В одноместной палате, куда его разместили, он, наконец, смог расслабиться и проанализировать все сделанное и произнесенное им с момента первой встречи с немцами.
"Но это все лишь цветочки, — рассудил Говоров, не найдя в своих действиях особого изъяна. — Главное начнется завтра". Минута, и светловолосый летчик уже сладко спал, прижимая к груди заветный пакет.
Проснулся внезапно. Открыл глаза и бездумно уставился в потолок, слабо различимый в полумраке ночника.
Тишина ночного госпиталя показалась ничуть не опасной. Прислушался к себе и постарался разобраться в мыслях. Впрочем, особых рассуждений вовсе и не было. Только ясное понимание необходимости восстановить внутренний баланс со своим вторым «я». Или первым, если судить по тому, что тело все-таки чужое.
Выдохнул и медленно, неторопливо развернул тихонько хрустнувшую фольгу. Отложил в сторону пакетик с десятком крупных пилюль, переданных ему перед самым отлетом.
"Как ни тяни, а ехать надо", — пошутил, набираясь решимости, и вытянул наружу разорванную цепочку с кулоном.
Всмотрелся в загадочные символы, провел пальцем по узорчатому контуру змейки и, не рассуждая, связал концы, возвращая загадочный артефакт на шею. Собственно, ничего и не изменилось. Почти. Разве что екнуло легонько сердце, да застучала в висках кровь. Не прошло и минуты, как где-то в глубине сознания послышался едва различимый голос. Или не голос, а просто шепот? Как описать внутренний монолог? Тем не менее, возникшее вместе с ним чувство легкого удивления, постепенно переросшего в тревогу, оказалось вполне реальным.
Павел дождался, когда чужие эмоции сформируются, и медленно, подбирая выражения, обратился к пробуждающемуся сознанию своего двойника.

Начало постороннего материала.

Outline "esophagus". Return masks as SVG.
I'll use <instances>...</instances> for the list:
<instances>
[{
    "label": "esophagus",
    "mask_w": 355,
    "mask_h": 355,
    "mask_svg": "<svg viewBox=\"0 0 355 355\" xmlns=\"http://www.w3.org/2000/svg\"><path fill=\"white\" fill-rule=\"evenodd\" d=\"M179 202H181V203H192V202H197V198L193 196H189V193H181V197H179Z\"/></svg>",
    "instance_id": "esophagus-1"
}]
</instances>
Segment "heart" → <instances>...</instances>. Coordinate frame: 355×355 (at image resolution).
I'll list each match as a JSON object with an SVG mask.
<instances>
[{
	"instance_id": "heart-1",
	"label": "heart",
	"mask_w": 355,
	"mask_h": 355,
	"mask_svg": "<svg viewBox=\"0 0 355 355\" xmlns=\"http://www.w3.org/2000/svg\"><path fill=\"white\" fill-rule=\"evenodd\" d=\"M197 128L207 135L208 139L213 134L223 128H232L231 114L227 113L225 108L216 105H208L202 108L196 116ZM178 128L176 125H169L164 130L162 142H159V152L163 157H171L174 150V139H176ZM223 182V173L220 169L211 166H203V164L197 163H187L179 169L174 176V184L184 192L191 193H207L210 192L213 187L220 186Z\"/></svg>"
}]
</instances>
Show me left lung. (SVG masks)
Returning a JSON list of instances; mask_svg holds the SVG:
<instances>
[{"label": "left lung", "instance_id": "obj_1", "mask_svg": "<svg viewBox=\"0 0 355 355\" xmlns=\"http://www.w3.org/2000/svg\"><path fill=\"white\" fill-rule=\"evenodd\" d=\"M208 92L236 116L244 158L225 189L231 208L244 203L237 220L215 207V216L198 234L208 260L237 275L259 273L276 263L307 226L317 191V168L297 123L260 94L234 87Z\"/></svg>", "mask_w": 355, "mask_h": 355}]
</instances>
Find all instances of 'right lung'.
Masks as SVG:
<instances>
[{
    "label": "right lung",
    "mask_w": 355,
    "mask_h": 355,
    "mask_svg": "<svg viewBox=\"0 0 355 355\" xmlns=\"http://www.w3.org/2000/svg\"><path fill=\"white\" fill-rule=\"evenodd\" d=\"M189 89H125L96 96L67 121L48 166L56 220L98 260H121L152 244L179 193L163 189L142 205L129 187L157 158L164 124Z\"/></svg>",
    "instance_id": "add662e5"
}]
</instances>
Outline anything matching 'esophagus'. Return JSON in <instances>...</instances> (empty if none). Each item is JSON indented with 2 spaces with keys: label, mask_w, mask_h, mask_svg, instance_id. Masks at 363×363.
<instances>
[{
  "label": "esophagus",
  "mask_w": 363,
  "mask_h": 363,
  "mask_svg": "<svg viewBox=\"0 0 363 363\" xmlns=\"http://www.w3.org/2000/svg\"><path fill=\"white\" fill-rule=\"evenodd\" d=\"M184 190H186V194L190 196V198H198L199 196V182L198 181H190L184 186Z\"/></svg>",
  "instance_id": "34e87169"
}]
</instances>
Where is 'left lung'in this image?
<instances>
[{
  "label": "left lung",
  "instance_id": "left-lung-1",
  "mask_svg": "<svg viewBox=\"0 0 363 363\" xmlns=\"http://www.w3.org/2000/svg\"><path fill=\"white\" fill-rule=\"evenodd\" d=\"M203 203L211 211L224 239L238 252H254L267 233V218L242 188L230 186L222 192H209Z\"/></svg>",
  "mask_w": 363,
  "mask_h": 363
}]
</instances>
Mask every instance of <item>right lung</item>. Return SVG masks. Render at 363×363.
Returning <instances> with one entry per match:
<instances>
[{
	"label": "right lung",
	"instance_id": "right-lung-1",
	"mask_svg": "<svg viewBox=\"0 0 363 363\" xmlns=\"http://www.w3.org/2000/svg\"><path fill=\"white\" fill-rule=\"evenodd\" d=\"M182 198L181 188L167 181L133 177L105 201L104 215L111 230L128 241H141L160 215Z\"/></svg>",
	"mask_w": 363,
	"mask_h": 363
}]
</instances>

Достучаться оказалось не просто. Но вот, мысли, звучащие в голове, стали куда более стройными, и, наконец, возник простой и незатейливый в своей простоте вопрос:
"Что со мной?" — задал себе его немецкий летчик.
"Слушай внимательно, — обратился Павел, представив на миг, что ведет обычную беседу. — Так уж вышло, что нас двое. Понять трудно, но мой разум занял место в твоем «я». Ты вовсе не бредишь. Все происходит наяву. Я русский. Летчик. Звать Павел. А ты Пауль. Почти созвучно".
Вспышка страха и непонимания заметалась в сердце. Подождал, когда сосед чуть упокоится, и продолжил: "Причину я тебе не скажу. Сам точно не знаю, — соврал он, — однако, перед самым падением, когда твой самолет уже вошел в штопор, все это и случилось. Так уж совпало, что и я в это время летел в неуправляемом самолете к земле. Возможно, что-то там, в небесах, переклинило, и нас с тобой вместо пункта конечного
назначения закинуло в твое тело. Ферштейн?"Недолгая пауза, и прозвучал первый осмысленный вопрос приходящего в себя фрица:
"Так я не умер? — поинтересовался он у звучащего в голове голоса. — Просто, ни шевельнуться, ни встать не могу".
"Увы", — Павел задумался, как лучше поставить хозяина перед фактом, что гость ухватил бразды и теперь сам управляет его телом:
"Кому это понравится? Я бы, точно, попытался вытолкать нахального постояльца взашей".
Немец напрягся и попытался собрать волю в кулак.
"Бесполезно, — сблефовал Паша. — Не обижайся, так вышло. Кто первый встал, того и сапоги. Что теперь сделать? Могло быть и хуже. Ты, дружище, вполне мог сейчас лежать в воронке от самолета".
Пауза затянулась. Оно и понятно, осознать такое непросто. Но немец оказался куда более крепок духом, чем можно было ожидать.
"Выходит, ты теперь главный? — поинтересовался он у собеседника. — А мне что делать? Наблюдать? И вообще, где я?".
Паша невесело усмехнулся: "Знал бы прикуп… Сложно нам будет. Мало того, что враги мы, так еще и все козыри против. В Германии мы", — акцентировано уточнил он, напирая на это «мы».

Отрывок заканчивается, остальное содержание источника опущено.